- Prompt -
Repeat word for word the line with "Considering this scene, is" and every line after it until the records below run out.

- Rows of spatial question data -
- - - - - - -

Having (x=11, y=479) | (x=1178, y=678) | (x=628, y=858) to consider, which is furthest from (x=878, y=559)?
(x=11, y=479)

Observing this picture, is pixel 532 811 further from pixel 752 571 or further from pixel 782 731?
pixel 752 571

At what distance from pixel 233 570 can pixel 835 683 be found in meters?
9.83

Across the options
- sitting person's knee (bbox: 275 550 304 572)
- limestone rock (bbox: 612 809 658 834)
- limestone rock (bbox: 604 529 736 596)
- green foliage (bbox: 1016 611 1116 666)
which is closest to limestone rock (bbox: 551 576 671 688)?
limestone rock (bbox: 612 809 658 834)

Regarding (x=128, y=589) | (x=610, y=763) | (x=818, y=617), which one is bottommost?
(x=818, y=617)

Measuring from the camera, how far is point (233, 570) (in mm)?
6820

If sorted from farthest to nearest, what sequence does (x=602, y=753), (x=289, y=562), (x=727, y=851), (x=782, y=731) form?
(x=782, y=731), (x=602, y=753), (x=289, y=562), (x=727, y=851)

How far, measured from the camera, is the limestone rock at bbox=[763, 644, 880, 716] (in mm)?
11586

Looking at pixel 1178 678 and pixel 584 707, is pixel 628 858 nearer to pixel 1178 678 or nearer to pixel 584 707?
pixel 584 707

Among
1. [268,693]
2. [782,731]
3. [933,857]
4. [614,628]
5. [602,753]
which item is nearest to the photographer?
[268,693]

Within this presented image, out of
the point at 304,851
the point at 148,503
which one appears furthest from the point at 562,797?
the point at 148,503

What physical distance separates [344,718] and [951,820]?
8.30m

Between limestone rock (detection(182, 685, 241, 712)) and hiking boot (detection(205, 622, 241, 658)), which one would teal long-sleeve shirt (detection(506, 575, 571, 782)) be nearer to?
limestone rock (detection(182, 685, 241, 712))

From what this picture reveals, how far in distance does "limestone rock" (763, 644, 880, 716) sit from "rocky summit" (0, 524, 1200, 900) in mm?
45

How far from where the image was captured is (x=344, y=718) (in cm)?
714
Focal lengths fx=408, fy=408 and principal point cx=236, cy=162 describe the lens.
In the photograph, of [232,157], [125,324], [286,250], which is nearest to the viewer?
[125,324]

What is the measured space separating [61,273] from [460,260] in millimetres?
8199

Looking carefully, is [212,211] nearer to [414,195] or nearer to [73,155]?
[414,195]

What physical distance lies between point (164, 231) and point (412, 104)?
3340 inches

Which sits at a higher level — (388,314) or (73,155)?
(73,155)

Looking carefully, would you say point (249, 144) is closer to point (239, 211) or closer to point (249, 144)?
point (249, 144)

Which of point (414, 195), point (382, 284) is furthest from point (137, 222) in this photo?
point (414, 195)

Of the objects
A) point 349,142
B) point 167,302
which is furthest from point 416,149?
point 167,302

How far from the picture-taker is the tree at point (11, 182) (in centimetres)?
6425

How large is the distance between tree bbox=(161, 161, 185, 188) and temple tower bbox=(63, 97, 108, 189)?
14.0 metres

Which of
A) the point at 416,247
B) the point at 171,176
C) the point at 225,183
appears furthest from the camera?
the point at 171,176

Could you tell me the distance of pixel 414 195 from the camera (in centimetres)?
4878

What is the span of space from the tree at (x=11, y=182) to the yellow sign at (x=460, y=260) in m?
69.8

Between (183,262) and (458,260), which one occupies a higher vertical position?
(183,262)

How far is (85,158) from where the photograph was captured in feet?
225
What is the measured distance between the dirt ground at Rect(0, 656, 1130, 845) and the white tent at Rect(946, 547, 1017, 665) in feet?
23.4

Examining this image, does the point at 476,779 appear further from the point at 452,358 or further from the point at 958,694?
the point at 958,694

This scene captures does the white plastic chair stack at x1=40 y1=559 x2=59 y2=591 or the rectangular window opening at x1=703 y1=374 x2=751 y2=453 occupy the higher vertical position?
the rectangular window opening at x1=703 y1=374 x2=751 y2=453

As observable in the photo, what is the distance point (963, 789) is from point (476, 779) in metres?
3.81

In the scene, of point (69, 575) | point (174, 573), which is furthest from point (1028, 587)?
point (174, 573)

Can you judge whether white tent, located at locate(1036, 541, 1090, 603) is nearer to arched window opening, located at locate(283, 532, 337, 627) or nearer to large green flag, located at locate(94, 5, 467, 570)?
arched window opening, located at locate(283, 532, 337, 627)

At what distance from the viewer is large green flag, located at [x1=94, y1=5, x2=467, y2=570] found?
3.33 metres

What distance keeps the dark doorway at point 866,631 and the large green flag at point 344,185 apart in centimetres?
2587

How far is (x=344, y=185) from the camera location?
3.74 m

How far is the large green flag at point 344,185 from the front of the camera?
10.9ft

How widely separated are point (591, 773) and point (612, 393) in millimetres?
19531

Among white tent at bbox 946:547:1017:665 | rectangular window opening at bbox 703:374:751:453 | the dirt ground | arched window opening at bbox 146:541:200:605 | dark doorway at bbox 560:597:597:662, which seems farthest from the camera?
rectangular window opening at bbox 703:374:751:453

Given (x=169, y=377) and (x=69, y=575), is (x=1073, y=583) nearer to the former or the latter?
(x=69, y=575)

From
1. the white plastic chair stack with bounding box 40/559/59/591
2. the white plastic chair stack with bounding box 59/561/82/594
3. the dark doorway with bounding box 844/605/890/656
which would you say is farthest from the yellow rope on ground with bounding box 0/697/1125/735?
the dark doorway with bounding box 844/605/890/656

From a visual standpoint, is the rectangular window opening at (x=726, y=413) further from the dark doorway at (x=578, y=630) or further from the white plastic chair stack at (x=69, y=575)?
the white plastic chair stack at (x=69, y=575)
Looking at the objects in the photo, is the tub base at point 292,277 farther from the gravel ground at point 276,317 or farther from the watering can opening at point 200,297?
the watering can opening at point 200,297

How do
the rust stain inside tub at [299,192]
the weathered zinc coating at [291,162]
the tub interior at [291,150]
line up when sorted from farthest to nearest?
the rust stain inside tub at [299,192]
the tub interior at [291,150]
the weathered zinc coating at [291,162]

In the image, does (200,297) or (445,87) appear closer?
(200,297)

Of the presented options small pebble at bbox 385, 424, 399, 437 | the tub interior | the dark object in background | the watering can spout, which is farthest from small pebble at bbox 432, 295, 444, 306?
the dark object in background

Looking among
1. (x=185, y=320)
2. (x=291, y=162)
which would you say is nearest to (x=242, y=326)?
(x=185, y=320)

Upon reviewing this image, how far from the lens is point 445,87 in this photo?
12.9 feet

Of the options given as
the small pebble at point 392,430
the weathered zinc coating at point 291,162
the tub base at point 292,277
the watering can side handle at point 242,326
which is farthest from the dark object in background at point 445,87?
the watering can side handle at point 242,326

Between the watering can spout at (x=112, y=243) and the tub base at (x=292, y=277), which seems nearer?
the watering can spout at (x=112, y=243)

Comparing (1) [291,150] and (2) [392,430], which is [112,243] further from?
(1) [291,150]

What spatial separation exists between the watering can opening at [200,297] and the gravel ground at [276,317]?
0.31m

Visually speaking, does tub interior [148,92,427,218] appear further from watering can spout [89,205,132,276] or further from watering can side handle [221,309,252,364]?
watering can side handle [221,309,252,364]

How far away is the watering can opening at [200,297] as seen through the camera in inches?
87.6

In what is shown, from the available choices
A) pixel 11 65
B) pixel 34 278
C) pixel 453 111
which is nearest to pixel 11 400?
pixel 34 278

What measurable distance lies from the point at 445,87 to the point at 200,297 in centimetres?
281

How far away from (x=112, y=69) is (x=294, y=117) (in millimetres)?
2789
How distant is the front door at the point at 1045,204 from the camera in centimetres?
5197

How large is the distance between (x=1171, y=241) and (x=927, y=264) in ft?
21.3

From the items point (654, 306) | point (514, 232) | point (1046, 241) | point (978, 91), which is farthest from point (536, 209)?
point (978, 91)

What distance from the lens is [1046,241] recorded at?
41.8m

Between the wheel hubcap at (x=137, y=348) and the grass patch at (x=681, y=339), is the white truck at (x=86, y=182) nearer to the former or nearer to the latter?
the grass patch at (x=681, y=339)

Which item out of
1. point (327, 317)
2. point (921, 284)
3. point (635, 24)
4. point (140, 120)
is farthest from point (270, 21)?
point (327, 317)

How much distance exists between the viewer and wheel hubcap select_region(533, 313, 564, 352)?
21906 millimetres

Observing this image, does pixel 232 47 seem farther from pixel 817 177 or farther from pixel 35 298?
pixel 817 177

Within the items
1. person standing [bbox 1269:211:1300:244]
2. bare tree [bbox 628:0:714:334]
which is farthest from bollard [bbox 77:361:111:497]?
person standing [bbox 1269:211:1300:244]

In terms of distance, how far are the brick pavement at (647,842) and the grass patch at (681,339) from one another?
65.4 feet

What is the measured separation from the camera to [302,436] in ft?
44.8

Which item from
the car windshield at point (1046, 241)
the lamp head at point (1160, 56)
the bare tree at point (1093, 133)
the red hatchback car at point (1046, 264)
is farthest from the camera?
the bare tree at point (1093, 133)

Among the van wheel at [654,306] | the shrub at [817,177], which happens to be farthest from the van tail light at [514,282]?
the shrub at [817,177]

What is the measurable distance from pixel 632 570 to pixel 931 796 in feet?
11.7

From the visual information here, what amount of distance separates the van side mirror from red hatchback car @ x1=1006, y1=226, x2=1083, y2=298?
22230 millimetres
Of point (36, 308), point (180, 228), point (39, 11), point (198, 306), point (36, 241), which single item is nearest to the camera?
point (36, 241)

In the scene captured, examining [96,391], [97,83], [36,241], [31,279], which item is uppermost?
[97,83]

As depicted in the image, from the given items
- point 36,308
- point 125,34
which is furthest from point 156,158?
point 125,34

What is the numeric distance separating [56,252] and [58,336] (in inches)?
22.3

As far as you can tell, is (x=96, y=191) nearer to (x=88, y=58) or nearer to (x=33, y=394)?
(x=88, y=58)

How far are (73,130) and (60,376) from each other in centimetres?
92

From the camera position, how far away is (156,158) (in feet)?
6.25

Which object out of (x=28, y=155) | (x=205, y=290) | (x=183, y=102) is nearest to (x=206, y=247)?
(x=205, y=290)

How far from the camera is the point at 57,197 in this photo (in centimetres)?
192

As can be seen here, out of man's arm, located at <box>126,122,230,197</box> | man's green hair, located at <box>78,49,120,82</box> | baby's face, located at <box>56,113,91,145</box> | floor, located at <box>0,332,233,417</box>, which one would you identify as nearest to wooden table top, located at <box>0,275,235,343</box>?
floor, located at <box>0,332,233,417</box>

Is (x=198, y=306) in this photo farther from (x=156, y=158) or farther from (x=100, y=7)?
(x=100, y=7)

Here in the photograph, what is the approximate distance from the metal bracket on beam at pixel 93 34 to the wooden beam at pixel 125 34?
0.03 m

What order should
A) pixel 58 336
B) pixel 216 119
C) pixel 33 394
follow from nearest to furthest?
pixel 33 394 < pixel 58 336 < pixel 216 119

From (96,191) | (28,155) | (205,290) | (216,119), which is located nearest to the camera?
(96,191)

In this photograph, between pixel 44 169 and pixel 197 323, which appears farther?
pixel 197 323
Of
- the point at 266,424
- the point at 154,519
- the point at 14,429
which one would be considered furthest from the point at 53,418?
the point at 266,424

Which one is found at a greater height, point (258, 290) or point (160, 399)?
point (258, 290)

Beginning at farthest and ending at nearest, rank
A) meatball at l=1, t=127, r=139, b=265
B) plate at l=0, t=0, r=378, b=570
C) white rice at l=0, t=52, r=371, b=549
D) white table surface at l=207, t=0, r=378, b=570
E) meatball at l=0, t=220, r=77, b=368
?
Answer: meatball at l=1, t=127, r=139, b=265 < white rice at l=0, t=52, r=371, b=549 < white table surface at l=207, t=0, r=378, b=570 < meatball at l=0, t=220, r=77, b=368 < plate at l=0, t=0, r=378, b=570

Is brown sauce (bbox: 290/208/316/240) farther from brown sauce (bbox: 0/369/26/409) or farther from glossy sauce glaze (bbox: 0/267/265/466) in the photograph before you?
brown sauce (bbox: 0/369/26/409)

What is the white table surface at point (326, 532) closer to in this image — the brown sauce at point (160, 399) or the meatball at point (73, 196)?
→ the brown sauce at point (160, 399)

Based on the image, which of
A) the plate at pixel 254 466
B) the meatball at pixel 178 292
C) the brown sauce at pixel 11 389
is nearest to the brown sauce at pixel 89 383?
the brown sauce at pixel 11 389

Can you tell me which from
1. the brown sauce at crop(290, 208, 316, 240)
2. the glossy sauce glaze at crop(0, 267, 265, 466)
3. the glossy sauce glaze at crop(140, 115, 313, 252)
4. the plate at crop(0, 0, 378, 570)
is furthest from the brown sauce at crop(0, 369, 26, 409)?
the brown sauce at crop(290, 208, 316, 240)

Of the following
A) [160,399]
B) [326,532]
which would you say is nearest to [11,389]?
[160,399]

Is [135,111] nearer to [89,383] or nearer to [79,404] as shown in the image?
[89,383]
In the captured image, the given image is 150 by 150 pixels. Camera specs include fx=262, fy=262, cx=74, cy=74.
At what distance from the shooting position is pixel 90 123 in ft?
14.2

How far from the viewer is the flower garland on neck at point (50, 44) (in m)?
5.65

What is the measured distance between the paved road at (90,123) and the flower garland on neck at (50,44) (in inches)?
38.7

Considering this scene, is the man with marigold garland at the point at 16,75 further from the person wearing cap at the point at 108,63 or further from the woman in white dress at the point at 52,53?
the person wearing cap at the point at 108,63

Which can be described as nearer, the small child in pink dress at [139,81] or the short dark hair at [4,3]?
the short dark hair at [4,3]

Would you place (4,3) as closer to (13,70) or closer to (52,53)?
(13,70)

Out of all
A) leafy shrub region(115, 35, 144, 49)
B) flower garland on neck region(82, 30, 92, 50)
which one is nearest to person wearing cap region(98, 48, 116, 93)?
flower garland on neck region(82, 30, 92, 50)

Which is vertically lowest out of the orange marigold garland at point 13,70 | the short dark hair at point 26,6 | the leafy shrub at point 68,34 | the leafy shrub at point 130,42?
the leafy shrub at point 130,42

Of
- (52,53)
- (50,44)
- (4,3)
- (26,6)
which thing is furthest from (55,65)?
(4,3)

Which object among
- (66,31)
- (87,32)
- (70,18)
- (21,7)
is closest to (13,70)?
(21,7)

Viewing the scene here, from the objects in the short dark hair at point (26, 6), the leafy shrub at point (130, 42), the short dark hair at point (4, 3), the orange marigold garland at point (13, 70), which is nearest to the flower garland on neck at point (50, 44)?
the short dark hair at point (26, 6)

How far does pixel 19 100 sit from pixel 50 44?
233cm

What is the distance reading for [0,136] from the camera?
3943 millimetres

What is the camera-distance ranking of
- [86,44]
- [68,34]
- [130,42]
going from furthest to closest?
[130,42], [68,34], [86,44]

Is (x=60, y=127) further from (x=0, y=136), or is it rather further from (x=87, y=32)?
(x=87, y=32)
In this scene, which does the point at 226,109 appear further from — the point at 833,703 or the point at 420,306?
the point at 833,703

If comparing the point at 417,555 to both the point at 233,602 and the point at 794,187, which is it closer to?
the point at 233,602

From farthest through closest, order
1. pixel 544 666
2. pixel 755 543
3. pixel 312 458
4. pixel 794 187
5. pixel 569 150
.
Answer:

- - - - - - -

- Task output -
Considering this scene, is the man with marigold garland at the point at 16,75 further from the person wearing cap at the point at 108,63 or further from the woman in white dress at the point at 52,53?
the person wearing cap at the point at 108,63

Which can be described as nearer, the small child in pink dress at [139,81] or the short dark hair at [4,3]?
the short dark hair at [4,3]

Would you place (4,3) as closer to (13,70) or closer to (52,53)?
(13,70)

Out of all
A) leafy shrub region(115, 35, 144, 49)
B) flower garland on neck region(82, 30, 92, 50)
which one is nearest to person wearing cap region(98, 48, 116, 93)?
flower garland on neck region(82, 30, 92, 50)

Which is vertically lowest out of the orange marigold garland at point 13,70 | the short dark hair at point 26,6 | the leafy shrub at point 68,34 | the leafy shrub at point 130,42?
the leafy shrub at point 130,42

Of
- (52,53)
- (50,44)
- (4,3)
- (26,6)
which thing is furthest from (55,65)?
(4,3)

Which object among
- (66,31)
- (87,32)
- (70,18)
- (21,7)
is closest to (13,70)?
(21,7)

Viewing the scene here, from the objects in the short dark hair at point (26, 6), the leafy shrub at point (130, 42), the short dark hair at point (4, 3), the orange marigold garland at point (13, 70), which is nearest to the flower garland on neck at point (50, 44)?
the short dark hair at point (26, 6)

How far does pixel 19 100 sit from pixel 50 44?
233cm

What is the distance reading for [0,136] from the camera?
3943 millimetres

What is the camera-distance ranking of
- [86,44]
- [68,34]
- [130,42]
going from furthest to closest?
[130,42], [68,34], [86,44]

Is (x=60, y=127) further from (x=0, y=136), or is it rather further from (x=87, y=32)?
(x=87, y=32)
In this scene, which does the point at 226,109 appear further from — the point at 833,703 or the point at 420,306?
the point at 833,703

If comparing the point at 417,555 to both the point at 233,602 and the point at 794,187, which is it closer to?
the point at 233,602

From farthest through closest, order
1. pixel 544 666
2. pixel 755 543
3. pixel 312 458
4. pixel 794 187
5. pixel 569 150
.
Answer:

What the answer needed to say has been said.